Gonzalo Ferre, the chairman of state-controlled Adif, the administrator of Spain’s railway network, and his immediate predecessors in the post, Enrique Verdeguer and Antonio González Marín, have been named by Judge Luis Aláez as targets of the investigation into the accident, which took place on July 24. He has also called in all the directors who have served on Adif’s board since the Santiago-Ourense line where the accident happened was opened, on December 11, 2011.
The accident took place when the train took a curve at 190 km/h, despite a speed limit of 80 km/h for that section of track. The judge argued that although Adif’s board had delegated responsibilities for the rail network’s safety to a separate department, it still had the obligation to oversee that the department was operating in line with its brief.
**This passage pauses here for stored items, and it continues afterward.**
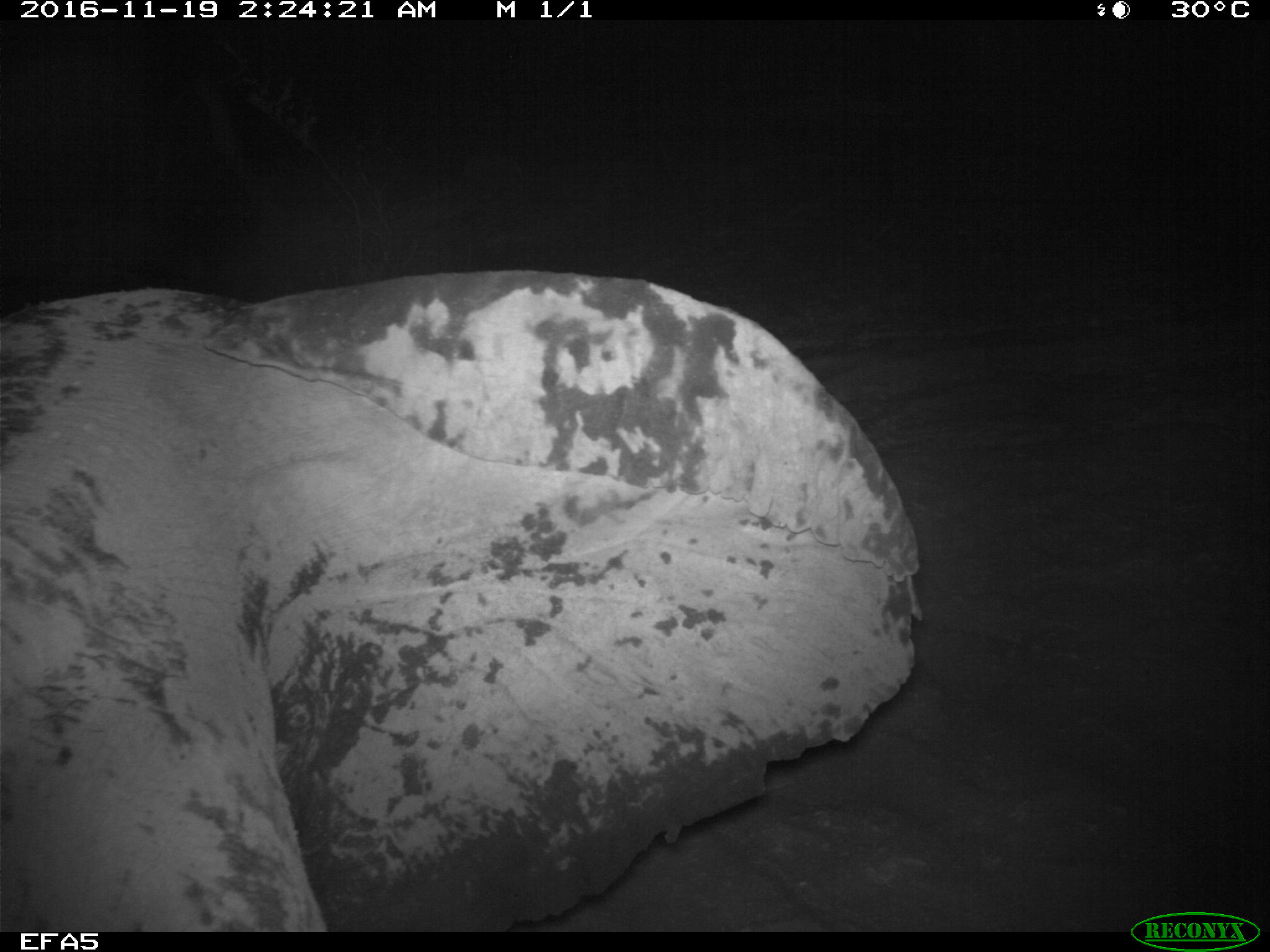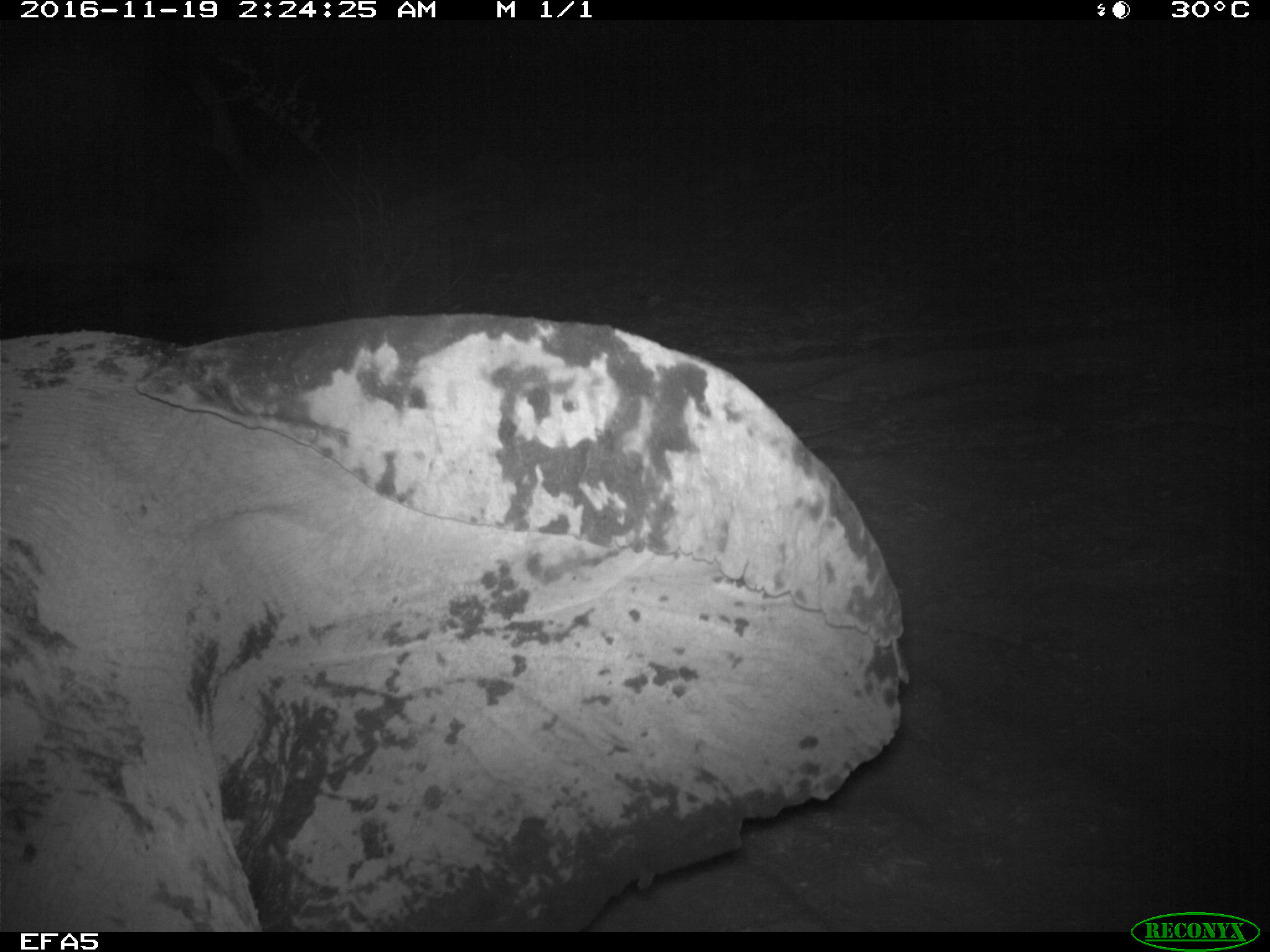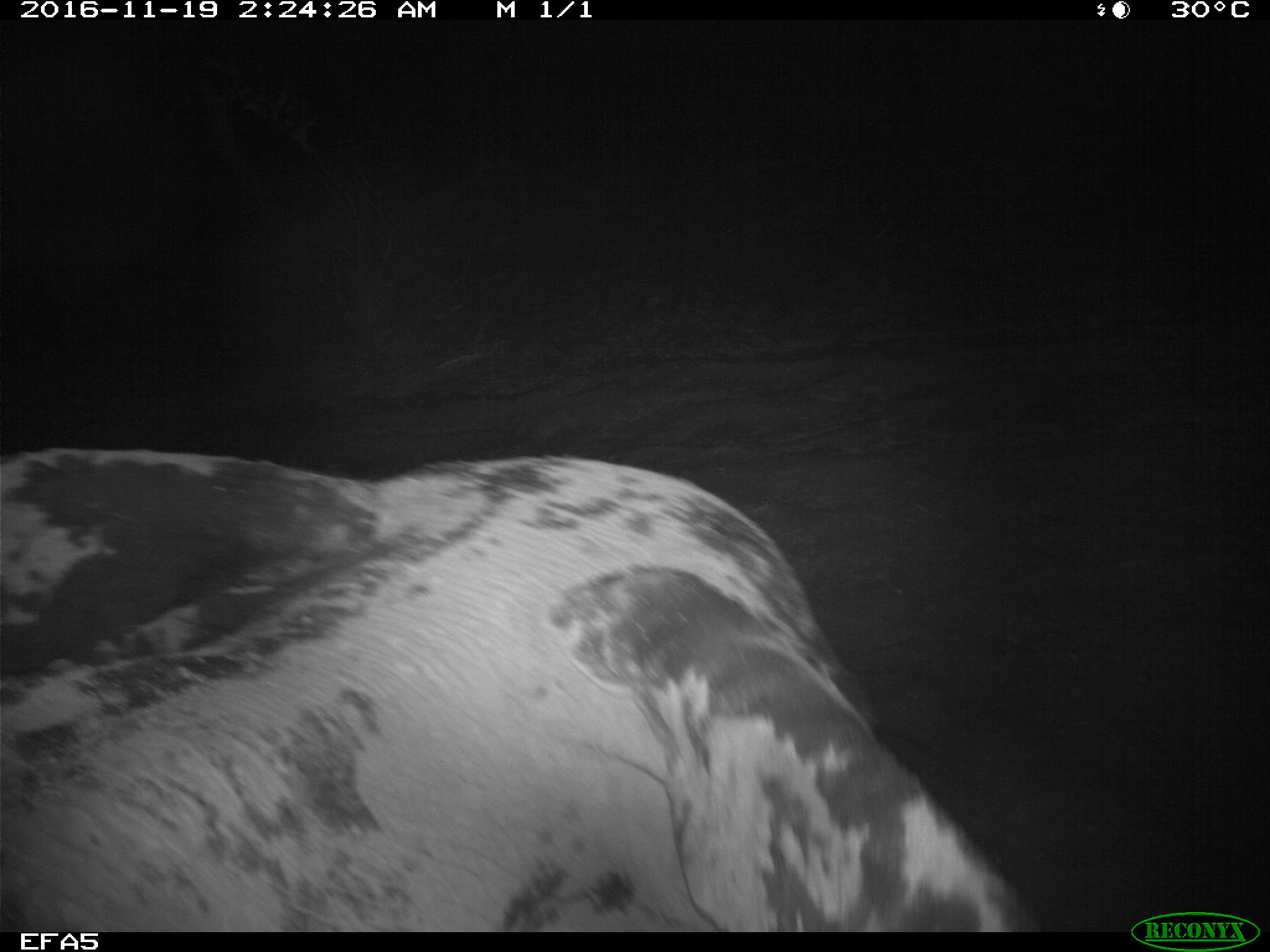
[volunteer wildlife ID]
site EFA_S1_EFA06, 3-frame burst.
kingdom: Animalia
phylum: Chordata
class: Mammalia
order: Proboscidea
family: Elephantidae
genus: Loxodonta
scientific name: Loxodonta africana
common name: african bush elephant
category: elephant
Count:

In an earlier statement, the judge indicated that while the cause of the accident was the excessive speed of the train – something that the train driver admitted in a phone conversation in the moments immediately after the crash – Adif was negligent in failing to equip the line with a signaling system to prevent accidents caused by human error.
The judge will also question officials directly responsibility for ensuring the safety of the network.